A year ago, we decided to make a transition towards serverless architecture. Our management was very excited about it, and its excitement resulted in many tries and failures for developers(including me). So one Monday, we started our working day and realized that one of our lambdas had been going right into the rabbit hole the whole weekend. We were astonished, management was dissatisfied, and I was happy with the new material for the current article.
The staple part of several microservices at our disposal heavily relies upon S3 event notifications. So what happened.
A developer screwed up and invoked Lambda from within the same Lambda for the same file in S3, which initially triggered Lambda. These invocations created other S3 files, which started different lambdas... You got the idea.
Dev wasn't fired or sanctioned in any way. Because it's an architectural problem, anyone can make a silly mistake.
We filled the ticket afterward and got compensated 5k only because we spent this much before the alarm came through.
We set budget notifications and created alarms to email, slack channel, and mobile phone of key tech company figures.
Most of the Lambdas must have reserved concurrency parameters set.
Most of the Lambdas must be invoked via SQS only.
We also implemented AWS Config rule to check all our Lambdas for reserved concurrency.

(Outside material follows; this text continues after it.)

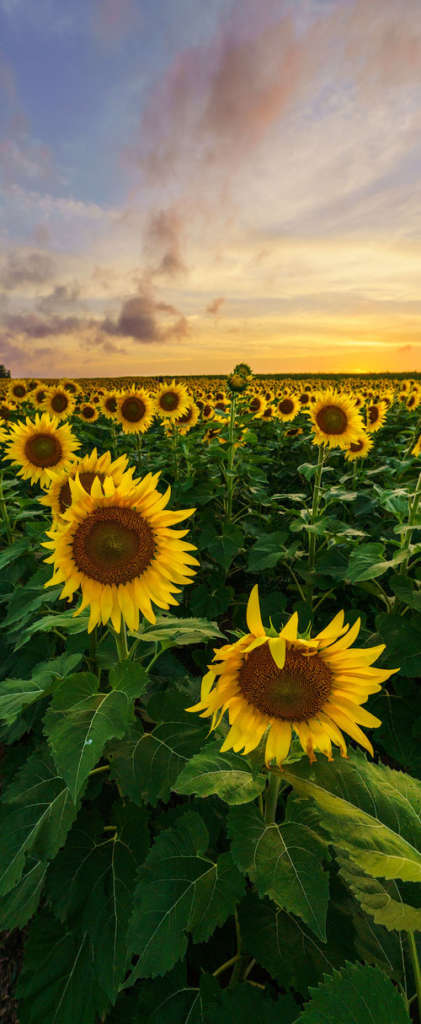 Sunflower Vertical copy 2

With reserved concurrency, we avoid calling functions more than we should. This way, essentially throttle it.
And SQS helps us to prevent data loss. In case of facing concurrency limit, Lambda will wait before obtaining the following message from the queue.
- Why is there no option to kill all AWS activities after reaching some usage threshold?
- Is it this complicated to create an intelligent tool to help AWS customers catch this situation and avoid money loss?